Collect every line in the records that contains the word "years". Case counts.

+ + +

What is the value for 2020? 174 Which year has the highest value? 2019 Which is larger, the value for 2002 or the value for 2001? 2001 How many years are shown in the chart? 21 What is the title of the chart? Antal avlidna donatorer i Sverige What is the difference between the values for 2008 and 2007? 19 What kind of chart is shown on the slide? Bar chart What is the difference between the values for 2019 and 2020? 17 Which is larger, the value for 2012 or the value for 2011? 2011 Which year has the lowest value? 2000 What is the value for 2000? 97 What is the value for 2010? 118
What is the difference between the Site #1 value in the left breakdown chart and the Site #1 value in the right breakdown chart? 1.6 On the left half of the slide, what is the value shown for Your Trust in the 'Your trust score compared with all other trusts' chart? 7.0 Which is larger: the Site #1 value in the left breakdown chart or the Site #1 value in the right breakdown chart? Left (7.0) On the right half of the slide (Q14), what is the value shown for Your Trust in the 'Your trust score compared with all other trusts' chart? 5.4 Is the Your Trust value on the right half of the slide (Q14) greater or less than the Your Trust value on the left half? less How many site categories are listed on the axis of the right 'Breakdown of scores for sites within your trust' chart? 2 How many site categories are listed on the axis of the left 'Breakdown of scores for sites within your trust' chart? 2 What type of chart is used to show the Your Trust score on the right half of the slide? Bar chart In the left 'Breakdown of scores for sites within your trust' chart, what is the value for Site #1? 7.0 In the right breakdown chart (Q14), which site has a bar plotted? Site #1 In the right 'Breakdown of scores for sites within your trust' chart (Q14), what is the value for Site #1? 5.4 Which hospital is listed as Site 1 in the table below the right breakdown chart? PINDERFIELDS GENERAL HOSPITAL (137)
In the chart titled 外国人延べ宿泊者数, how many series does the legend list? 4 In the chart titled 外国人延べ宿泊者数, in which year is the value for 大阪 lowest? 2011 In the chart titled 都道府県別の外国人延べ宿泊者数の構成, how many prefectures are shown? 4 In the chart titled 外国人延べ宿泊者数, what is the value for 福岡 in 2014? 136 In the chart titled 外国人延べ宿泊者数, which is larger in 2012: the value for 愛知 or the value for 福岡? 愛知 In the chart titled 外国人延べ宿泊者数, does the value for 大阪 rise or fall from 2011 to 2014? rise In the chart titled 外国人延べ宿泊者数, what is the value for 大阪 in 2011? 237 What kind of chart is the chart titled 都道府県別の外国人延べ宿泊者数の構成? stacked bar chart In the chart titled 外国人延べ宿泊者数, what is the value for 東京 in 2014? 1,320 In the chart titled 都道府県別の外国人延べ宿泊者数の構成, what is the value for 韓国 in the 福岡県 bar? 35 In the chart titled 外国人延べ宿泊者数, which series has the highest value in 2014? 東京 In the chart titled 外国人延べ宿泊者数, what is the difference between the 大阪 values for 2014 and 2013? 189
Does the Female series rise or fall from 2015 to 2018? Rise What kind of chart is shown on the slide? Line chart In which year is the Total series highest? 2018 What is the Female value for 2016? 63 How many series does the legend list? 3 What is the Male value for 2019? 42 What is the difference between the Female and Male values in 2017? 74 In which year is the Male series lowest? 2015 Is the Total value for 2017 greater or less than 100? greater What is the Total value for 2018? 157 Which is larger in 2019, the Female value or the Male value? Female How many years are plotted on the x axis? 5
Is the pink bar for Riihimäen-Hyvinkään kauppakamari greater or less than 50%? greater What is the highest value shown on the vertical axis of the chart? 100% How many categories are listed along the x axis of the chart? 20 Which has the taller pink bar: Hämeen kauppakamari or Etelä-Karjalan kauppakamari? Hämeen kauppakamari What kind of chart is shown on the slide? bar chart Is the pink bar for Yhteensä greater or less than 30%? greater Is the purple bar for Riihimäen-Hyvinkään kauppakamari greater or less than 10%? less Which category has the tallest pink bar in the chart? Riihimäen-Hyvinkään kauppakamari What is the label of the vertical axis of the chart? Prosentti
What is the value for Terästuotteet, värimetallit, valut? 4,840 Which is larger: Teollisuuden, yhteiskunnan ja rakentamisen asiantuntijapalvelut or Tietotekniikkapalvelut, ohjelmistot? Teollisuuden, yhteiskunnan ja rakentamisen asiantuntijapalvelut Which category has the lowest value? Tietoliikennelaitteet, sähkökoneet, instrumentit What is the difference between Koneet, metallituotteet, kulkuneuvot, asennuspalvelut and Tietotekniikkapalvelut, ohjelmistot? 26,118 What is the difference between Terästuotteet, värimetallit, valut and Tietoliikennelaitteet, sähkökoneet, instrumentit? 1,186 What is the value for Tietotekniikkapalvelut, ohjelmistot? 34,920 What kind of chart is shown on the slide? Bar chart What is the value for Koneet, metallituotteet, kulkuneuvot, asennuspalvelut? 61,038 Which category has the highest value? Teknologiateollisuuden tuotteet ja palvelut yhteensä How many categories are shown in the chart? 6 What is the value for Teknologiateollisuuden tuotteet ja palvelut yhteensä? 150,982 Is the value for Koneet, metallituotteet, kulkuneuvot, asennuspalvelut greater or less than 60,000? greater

+ + +

• RESULT FOR THIS EXERCISE:
What is the value for 2020? 174 Which year has the highest value? 2019 Which is larger, the value for 2002 or the value for 2001? 2001 How many years are shown in the chart? 21 What is the title of the chart? Antal avlidna donatorer i Sverige What is the difference between the values for 2008 and 2007? 19 What kind of chart is shown on the slide? Bar chart What is the difference between the values for 2019 and 2020? 17 Which is larger, the value for 2012 or the value for 2011? 2011 Which year has the lowest value? 2000 What is the value for 2000? 97 What is the value for 2010? 118
Does the Female series rise or fall from 2015 to 2018? Rise What kind of chart is shown on the slide? Line chart In which year is the Total series highest? 2018 What is the Female value for 2016? 63 How many series does the legend list? 3 What is the Male value for 2019? 42 What is the difference between the Female and Male values in 2017? 74 In which year is the Male series lowest? 2015 Is the Total value for 2017 greater or less than 100? greater What is the Total value for 2018? 157 Which is larger in 2019, the Female value or the Male value? Female How many years are plotted on the x axis? 5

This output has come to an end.